02 October 2014

Further on Re-imagnining

In my initial, negative, comments on the letter sent to the church by the members of the commission to "re-imagine" the church, I said I would be offering some further thoughts. In the way news cycles work, that letter no longer on the radar. It perhaps should not be so easily dismissed.

Central (you should pardon the word) to the entire letter are two assumptions. The church is not nimble and responsive enough. The role of the councils, General Convention and Executive Council in particular, is the source of the problem. Both assumptions are worthy of consideration, but neither are as they appear in the letter, givens. In fact, both should be postulates to be tested.

It is true that I like many an activist at either the national or in my case more local theatre might like to see the church snap into things I want.

Is caution always a bad idea? In the instance of women in priesthood, the episcopate, and in governance generally, conflicts many sought to settle in the 1950'spersist somewhere in the world. Our fellowship with some in Africa has been damaged by the decision to ordain women. I think the church has decided that the cost is worth the move to equity. The whole church, not the elites made that Spirit informed decision.
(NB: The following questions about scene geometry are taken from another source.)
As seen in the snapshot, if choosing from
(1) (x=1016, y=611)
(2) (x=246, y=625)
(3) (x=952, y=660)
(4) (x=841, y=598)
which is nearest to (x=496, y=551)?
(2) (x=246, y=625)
The chronicle of how we have dealt with race in our society covers centuries. Anyone who thinks we have dealt with the problem needs to look at Ferguson Missouri and most especially the "conservative talk show" response. Do not look at national shows (Limbaugh and the like,) look at the regional broadcasts. When the national press is not watching, racists are much less restrained. Or examine how the, "stand your ground law are administered in Florida.

So, I am suggesting many people are often "change averse." We are called to convert them, not overrule them. Key to our mission is commitment at every level. The New York staff cannot simply command that

How nimble and responsive should the church be? To what inputs should it respond? I do not know the answers, after I read the letter. What I think I know is that while the church should lead to justice, it is critical that all levels of the church be on board. Yes, GC is deliberative, and perhaps a bit slow. But from the crucible of conflicting views, comes an ability to act in a unified way. Yes, Executive Council's oversight constrains and sometimes annoys the "operating officer." I am fine with that. We move best when we move in consensus. And we often respond to change best at the local (diocian) level.

I read some of the letter and the activity of the commission as push back from New York staff who resent and have ignored the mandarte to sell the 815 building and move the church's headquarters. And given the often toxic relationship between some on Council and the presiding bishop and her executive staff, there is reason to see an intended power grab. It won't wash. If TEC begins to exclude lay and priestly inputs, it is on the road to disaster.